### Task material ###

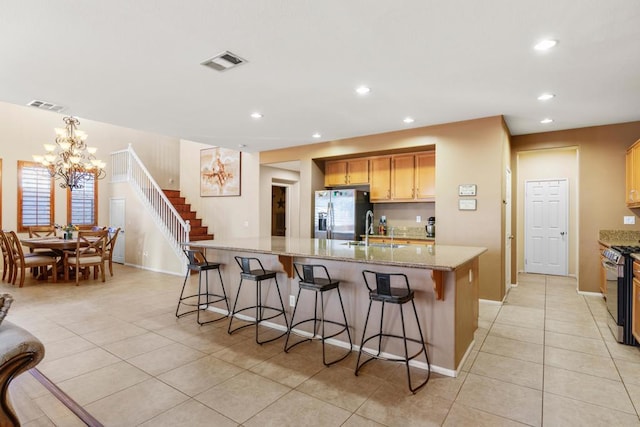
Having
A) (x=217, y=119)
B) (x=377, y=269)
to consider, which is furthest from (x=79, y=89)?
(x=377, y=269)

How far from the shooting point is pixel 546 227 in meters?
6.96

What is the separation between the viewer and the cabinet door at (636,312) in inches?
122

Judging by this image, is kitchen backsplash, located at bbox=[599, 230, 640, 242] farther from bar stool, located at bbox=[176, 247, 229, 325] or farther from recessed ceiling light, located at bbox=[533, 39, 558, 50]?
bar stool, located at bbox=[176, 247, 229, 325]

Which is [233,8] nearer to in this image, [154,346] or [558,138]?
[154,346]

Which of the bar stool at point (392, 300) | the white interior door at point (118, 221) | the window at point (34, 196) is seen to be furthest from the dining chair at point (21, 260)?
the bar stool at point (392, 300)

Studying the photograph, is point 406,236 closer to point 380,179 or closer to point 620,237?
point 380,179

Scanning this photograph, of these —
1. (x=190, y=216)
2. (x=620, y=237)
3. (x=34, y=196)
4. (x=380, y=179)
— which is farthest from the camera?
(x=190, y=216)

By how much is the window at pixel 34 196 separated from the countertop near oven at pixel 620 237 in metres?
11.1

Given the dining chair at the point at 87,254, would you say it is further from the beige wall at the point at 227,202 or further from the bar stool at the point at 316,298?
the bar stool at the point at 316,298

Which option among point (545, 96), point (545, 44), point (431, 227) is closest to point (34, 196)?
point (431, 227)

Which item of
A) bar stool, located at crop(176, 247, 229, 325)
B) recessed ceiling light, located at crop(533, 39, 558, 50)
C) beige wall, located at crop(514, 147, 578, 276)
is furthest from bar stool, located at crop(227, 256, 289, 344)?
beige wall, located at crop(514, 147, 578, 276)

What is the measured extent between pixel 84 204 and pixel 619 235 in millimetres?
11285

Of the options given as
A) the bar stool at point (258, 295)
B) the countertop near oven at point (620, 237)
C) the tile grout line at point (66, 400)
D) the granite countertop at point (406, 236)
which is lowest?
the tile grout line at point (66, 400)

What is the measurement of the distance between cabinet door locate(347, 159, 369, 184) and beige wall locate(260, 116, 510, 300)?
76cm
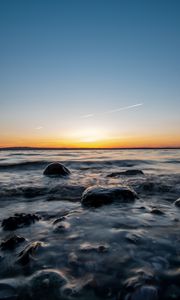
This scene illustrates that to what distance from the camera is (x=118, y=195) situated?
15.1 feet

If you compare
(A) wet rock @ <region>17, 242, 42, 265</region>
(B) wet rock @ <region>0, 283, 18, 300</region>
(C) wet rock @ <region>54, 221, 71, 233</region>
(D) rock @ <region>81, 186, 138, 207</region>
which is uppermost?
(D) rock @ <region>81, 186, 138, 207</region>

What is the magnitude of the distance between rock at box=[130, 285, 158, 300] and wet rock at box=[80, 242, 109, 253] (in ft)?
2.19

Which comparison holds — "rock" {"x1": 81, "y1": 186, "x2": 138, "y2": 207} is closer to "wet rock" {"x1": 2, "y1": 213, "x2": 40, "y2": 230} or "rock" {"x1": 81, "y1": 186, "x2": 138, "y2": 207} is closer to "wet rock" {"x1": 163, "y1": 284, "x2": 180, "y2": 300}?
"wet rock" {"x1": 2, "y1": 213, "x2": 40, "y2": 230}

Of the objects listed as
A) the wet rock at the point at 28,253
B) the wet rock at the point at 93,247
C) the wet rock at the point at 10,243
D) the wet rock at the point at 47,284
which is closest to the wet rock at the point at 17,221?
the wet rock at the point at 10,243

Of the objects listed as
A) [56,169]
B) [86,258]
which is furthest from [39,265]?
[56,169]

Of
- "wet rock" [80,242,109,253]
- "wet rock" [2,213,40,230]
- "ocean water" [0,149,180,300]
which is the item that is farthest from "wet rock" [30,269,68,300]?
"wet rock" [2,213,40,230]

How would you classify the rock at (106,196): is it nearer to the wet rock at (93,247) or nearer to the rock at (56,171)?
the wet rock at (93,247)

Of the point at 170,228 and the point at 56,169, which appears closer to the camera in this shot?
the point at 170,228

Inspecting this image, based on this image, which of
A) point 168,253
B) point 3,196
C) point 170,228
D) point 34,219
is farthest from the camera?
point 3,196

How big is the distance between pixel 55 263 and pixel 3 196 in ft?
11.8

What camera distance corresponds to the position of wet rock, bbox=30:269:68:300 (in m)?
1.71

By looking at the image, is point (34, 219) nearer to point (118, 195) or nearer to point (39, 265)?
point (39, 265)

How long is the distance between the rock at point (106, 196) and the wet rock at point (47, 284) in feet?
7.75

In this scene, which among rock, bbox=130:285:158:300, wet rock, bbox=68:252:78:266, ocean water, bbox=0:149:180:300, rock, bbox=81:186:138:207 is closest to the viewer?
rock, bbox=130:285:158:300
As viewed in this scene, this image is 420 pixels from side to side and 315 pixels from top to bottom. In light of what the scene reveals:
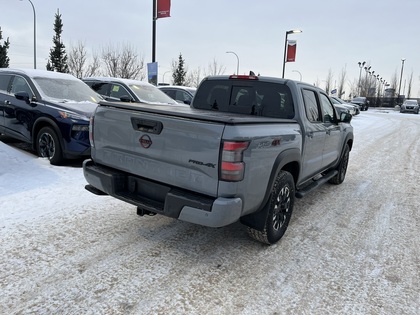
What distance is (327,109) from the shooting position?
5.54 meters

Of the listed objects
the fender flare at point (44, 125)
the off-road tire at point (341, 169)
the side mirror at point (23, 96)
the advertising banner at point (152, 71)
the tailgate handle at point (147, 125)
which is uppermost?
the advertising banner at point (152, 71)

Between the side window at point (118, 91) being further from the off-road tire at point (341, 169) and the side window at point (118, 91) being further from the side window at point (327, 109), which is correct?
the off-road tire at point (341, 169)

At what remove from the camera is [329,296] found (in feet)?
9.63

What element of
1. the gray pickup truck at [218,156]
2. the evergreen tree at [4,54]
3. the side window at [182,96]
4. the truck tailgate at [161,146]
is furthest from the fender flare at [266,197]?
the evergreen tree at [4,54]

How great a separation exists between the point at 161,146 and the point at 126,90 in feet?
22.8

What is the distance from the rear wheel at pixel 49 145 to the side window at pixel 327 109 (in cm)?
466

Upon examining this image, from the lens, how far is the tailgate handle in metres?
3.21

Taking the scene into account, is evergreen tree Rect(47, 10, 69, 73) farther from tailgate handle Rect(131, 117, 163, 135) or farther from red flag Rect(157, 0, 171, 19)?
tailgate handle Rect(131, 117, 163, 135)

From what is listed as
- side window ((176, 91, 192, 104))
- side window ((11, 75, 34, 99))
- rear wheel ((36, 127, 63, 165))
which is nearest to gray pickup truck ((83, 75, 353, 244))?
rear wheel ((36, 127, 63, 165))

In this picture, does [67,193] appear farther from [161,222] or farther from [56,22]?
[56,22]

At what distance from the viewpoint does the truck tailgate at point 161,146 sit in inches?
115

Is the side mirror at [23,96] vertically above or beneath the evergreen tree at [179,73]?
beneath

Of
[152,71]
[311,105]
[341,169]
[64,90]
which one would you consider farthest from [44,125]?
[152,71]

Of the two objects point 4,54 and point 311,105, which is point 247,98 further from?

###

### Goal
Every record must be copied exactly, with the pictures left out.

### Written solution
Having
A) (x=217, y=119)
B) (x=377, y=269)
to consider, which is furthest from (x=79, y=89)?
(x=377, y=269)

How far from the shooting point is pixel 546 227 in meters?
6.96

What is the separation between the viewer and the cabinet door at (636,312) in inches?
122

Judging by this image, is kitchen backsplash, located at bbox=[599, 230, 640, 242] farther from bar stool, located at bbox=[176, 247, 229, 325] or farther from recessed ceiling light, located at bbox=[533, 39, 558, 50]?
bar stool, located at bbox=[176, 247, 229, 325]

Which is [233,8] nearer to in this image, [154,346] or [558,138]?
[154,346]

Which of the bar stool at point (392, 300) | the white interior door at point (118, 221) | the window at point (34, 196) is seen to be furthest from the dining chair at point (21, 260)?
the bar stool at point (392, 300)

Studying the photograph, is point 406,236 closer to point 380,179 or closer to point 620,237?
point 380,179

Scanning this photograph, of these —
1. (x=190, y=216)
2. (x=620, y=237)
3. (x=34, y=196)
4. (x=380, y=179)
— which is farthest from the camera?
(x=190, y=216)

By how much is the window at pixel 34 196 separated from the countertop near oven at pixel 620 237 in metres?
11.1

Given the dining chair at the point at 87,254, would you say it is further from the beige wall at the point at 227,202 or further from the bar stool at the point at 316,298?
the bar stool at the point at 316,298

Which option among point (545, 96), point (545, 44), point (431, 227) is closest to point (34, 196)?
point (431, 227)

Which item of
A) bar stool, located at crop(176, 247, 229, 325)
B) recessed ceiling light, located at crop(533, 39, 558, 50)
C) beige wall, located at crop(514, 147, 578, 276)
is furthest from bar stool, located at crop(227, 256, 289, 344)?
beige wall, located at crop(514, 147, 578, 276)

What is the measured extent between pixel 84 204 and pixel 619 235 in millimetres?
11285

Of the options given as
A) the bar stool at point (258, 295)
B) the countertop near oven at point (620, 237)
C) the tile grout line at point (66, 400)
D) the granite countertop at point (406, 236)
which is lowest?
the tile grout line at point (66, 400)

What is the measurement of the distance between cabinet door locate(347, 159, 369, 184) and beige wall locate(260, 116, 510, 300)?
76cm
This scene illustrates that to what distance from the camera is (x=118, y=195) situated?
15.1 feet

If you compare
(A) wet rock @ <region>17, 242, 42, 265</region>
(B) wet rock @ <region>0, 283, 18, 300</region>
(C) wet rock @ <region>54, 221, 71, 233</region>
(D) rock @ <region>81, 186, 138, 207</region>
which is uppermost?
(D) rock @ <region>81, 186, 138, 207</region>

What is the magnitude of the distance between rock at box=[130, 285, 158, 300] and wet rock at box=[80, 242, 109, 253] (in ft)?
2.19

Which comparison holds — "rock" {"x1": 81, "y1": 186, "x2": 138, "y2": 207} is closer to "wet rock" {"x1": 2, "y1": 213, "x2": 40, "y2": 230} or "rock" {"x1": 81, "y1": 186, "x2": 138, "y2": 207} is closer to "wet rock" {"x1": 163, "y1": 284, "x2": 180, "y2": 300}?
"wet rock" {"x1": 2, "y1": 213, "x2": 40, "y2": 230}

Of the objects listed as
A) the wet rock at the point at 28,253
B) the wet rock at the point at 93,247
C) the wet rock at the point at 10,243
D) the wet rock at the point at 47,284
which is closest to the wet rock at the point at 17,221?
the wet rock at the point at 10,243

Of the objects listed as
A) [56,169]
B) [86,258]
which is furthest from [39,265]?
[56,169]

Of
- "wet rock" [80,242,109,253]
- "wet rock" [2,213,40,230]
- "ocean water" [0,149,180,300]
which is the item that is farthest from "wet rock" [30,269,68,300]?
"wet rock" [2,213,40,230]

How would you classify the rock at (106,196): is it nearer to the wet rock at (93,247) or nearer to the rock at (56,171)?
the wet rock at (93,247)

Of the point at 170,228 and the point at 56,169, which appears closer to the camera in this shot?
the point at 170,228

Inspecting this image, based on this image, which of
A) point 168,253
B) point 3,196
C) point 170,228
D) point 34,219
is farthest from the camera?
point 3,196

How big is the distance between pixel 55 263 and pixel 3 196 in ft?
11.8

What camera distance corresponds to the position of wet rock, bbox=30:269:68:300 (in m)?
1.71

By looking at the image, is point (34, 219) nearer to point (118, 195) or nearer to point (39, 265)?
point (39, 265)

How long is the distance between the rock at point (106, 196) and the wet rock at point (47, 284) in feet?
7.75

In this scene, which among rock, bbox=130:285:158:300, wet rock, bbox=68:252:78:266, ocean water, bbox=0:149:180:300, rock, bbox=81:186:138:207 is closest to the viewer?
rock, bbox=130:285:158:300
As viewed in this scene, this image is 420 pixels from side to side and 315 pixels from top to bottom. In light of what the scene reveals:
What distance is (327,109) from the shooting position?
5.54 meters

Of the listed objects
the fender flare at point (44, 125)
the off-road tire at point (341, 169)
the side mirror at point (23, 96)
the advertising banner at point (152, 71)
the tailgate handle at point (147, 125)
which is uppermost?
the advertising banner at point (152, 71)

Between the side window at point (118, 91) being further from the off-road tire at point (341, 169) and the side window at point (118, 91) being further from the side window at point (327, 109), which is correct?
the off-road tire at point (341, 169)

At what remove from the camera is [329,296] found (in feet)?
9.63

What element of
1. the gray pickup truck at [218,156]
2. the evergreen tree at [4,54]
3. the side window at [182,96]
4. the truck tailgate at [161,146]
is furthest from the fender flare at [266,197]?
the evergreen tree at [4,54]

How great a separation exists between the point at 161,146 and the point at 126,90 in feet?
22.8

What is the distance from the rear wheel at pixel 49 145 to the side window at pixel 327 109 (in cm)?
466

Upon examining this image, from the lens, how far is the tailgate handle in metres?
3.21

Taking the scene into account, is evergreen tree Rect(47, 10, 69, 73) farther from tailgate handle Rect(131, 117, 163, 135) or farther from red flag Rect(157, 0, 171, 19)?
tailgate handle Rect(131, 117, 163, 135)

From what is listed as
- side window ((176, 91, 192, 104))
- side window ((11, 75, 34, 99))
- rear wheel ((36, 127, 63, 165))
which is nearest to gray pickup truck ((83, 75, 353, 244))?
rear wheel ((36, 127, 63, 165))

In this picture, does [67,193] appear farther from [161,222] or farther from [56,22]?
[56,22]

At what distance from the viewpoint does the truck tailgate at point 161,146 sit in inches?
115

Is the side mirror at [23,96] vertically above or beneath the evergreen tree at [179,73]?
beneath

Of
[152,71]
[311,105]
[341,169]
[64,90]
which one would you consider farthest from [44,125]?
[152,71]

Of the two objects point 4,54 and point 311,105, which is point 247,98 further from?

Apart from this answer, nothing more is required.